L’intention du titre était très frontale. VENOM c’est le venin, et la sensation poisonneuse qui infesterait corps et cerveaux à coulée douce est une sensation trouble qu’on aime imaginer ressentie à l’écoute de notre musique.

 

 

Le clip de BLAAACK (champ de pétrole en feu, pluie de poussière) et son introduction (entre glas et sirènes d’alarme) et le triple AAA du titre pourraient évoquer cette note qu’un pays peut obtenir auprès des agences de notation, mesurant sa solvabilité. D’où viennent ces trois A ?

Haha, écoute pas du tout. En fait les 3 A c’était pour dégueuler un peu le A et aussi comme un hommage aux 3 «Blacks»  du morceau Black Black always Black de P16D4, un groupe et un morceau qu’on adore.

Il y a cependant une dimension socio-politique dans votre «projet». Je n’aime pas trop ce terme, mais prenons-le littéralement : quel est votre «projet» avec Sister, et Venom ? Quels effets voulez-vous produire, vers quoi (où) voulez-vous aller ?

Wow. J’ai du mal à formaliser ça, je trouve ça pompeux quand ça vient de nous. Le projet est sale et retors. Sans doute.

Consignes de l'exercice:
#1 Reproduisez fidèlement l'entretien sur Venom, de « Haha, écoute pas » à « morceau qu’on adore. ».
#2 Résumez l'entretien sur Venom en deux phrases.

Enregistrements de questions de raisonnement spatial:
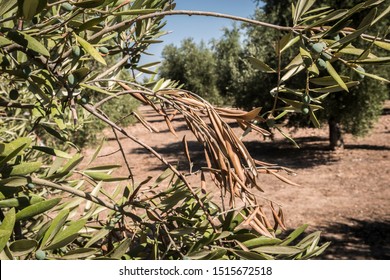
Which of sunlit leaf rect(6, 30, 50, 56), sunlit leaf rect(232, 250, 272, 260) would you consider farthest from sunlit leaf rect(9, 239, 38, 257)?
sunlit leaf rect(232, 250, 272, 260)

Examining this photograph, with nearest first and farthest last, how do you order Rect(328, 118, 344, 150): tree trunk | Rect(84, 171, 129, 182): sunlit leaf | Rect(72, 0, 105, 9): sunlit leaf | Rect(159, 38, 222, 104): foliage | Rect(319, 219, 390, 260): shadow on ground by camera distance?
Rect(72, 0, 105, 9): sunlit leaf
Rect(84, 171, 129, 182): sunlit leaf
Rect(319, 219, 390, 260): shadow on ground
Rect(328, 118, 344, 150): tree trunk
Rect(159, 38, 222, 104): foliage

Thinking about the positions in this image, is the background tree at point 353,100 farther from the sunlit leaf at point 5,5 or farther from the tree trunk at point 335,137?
the sunlit leaf at point 5,5

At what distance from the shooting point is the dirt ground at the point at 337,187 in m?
5.88

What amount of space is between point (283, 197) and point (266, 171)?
7473 millimetres

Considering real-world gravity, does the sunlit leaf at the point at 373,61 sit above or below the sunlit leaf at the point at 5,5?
below

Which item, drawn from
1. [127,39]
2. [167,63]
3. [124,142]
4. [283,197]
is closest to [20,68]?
[127,39]

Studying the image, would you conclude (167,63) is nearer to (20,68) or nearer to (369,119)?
(369,119)

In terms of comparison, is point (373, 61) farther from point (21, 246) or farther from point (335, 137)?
point (335, 137)

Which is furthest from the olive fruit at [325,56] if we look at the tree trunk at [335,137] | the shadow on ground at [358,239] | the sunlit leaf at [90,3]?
the tree trunk at [335,137]

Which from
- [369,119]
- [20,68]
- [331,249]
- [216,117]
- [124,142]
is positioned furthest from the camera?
[124,142]

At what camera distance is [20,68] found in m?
0.94

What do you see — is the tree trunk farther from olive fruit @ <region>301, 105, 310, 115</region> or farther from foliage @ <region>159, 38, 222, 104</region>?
foliage @ <region>159, 38, 222, 104</region>

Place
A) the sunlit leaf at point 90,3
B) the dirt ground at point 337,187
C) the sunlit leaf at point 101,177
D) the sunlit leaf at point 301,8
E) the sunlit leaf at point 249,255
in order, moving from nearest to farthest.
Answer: the sunlit leaf at point 90,3
the sunlit leaf at point 301,8
the sunlit leaf at point 249,255
the sunlit leaf at point 101,177
the dirt ground at point 337,187

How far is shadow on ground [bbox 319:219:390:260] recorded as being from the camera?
5.30 metres
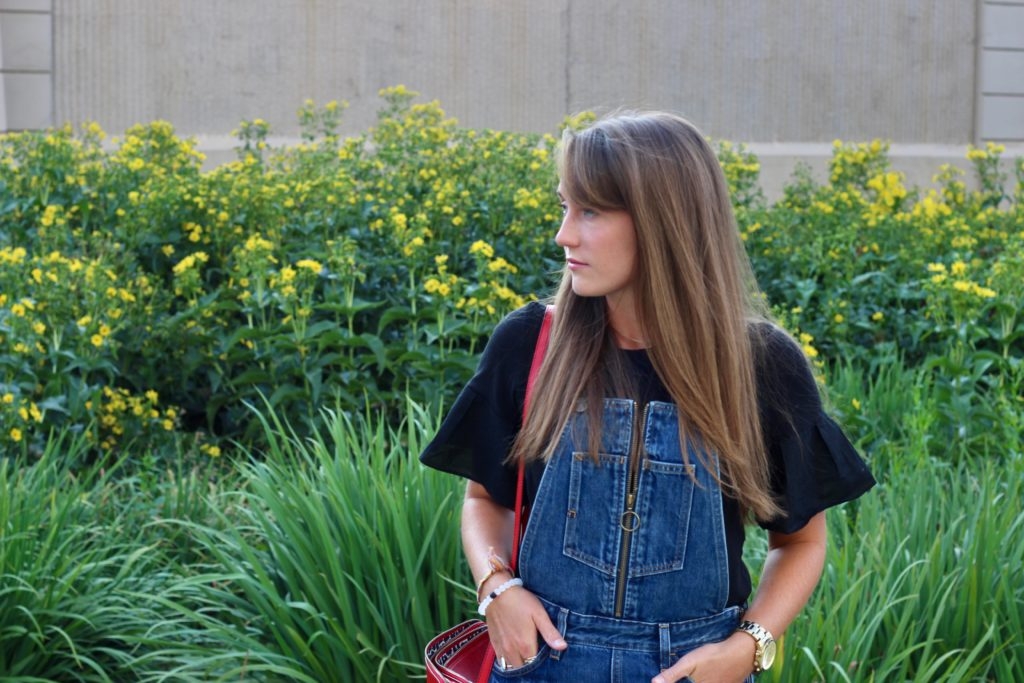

Réponses par consigne:
#1
Haha, écoute pas du tout. En fait les 3 A c’était pour dégueuler un peu le A et aussi comme un hommage aux 3 «Blacks»  du morceau Black Black always Black de P16D4, un groupe et un morceau qu’on adore.

#2 Le titre VENOM renvoie au venin, à une sensation trouble et empoisonnante que ses auteurs aiment imaginer ressentie à l'écoute de leur musique. Les trois A de BLAAACK n'ont rien à voir avec les agences de notation : ils servent à « dégueuler » un peu le A et rendent hommage aux trois « Blacks » du morceau Black Black always Black de P16D4.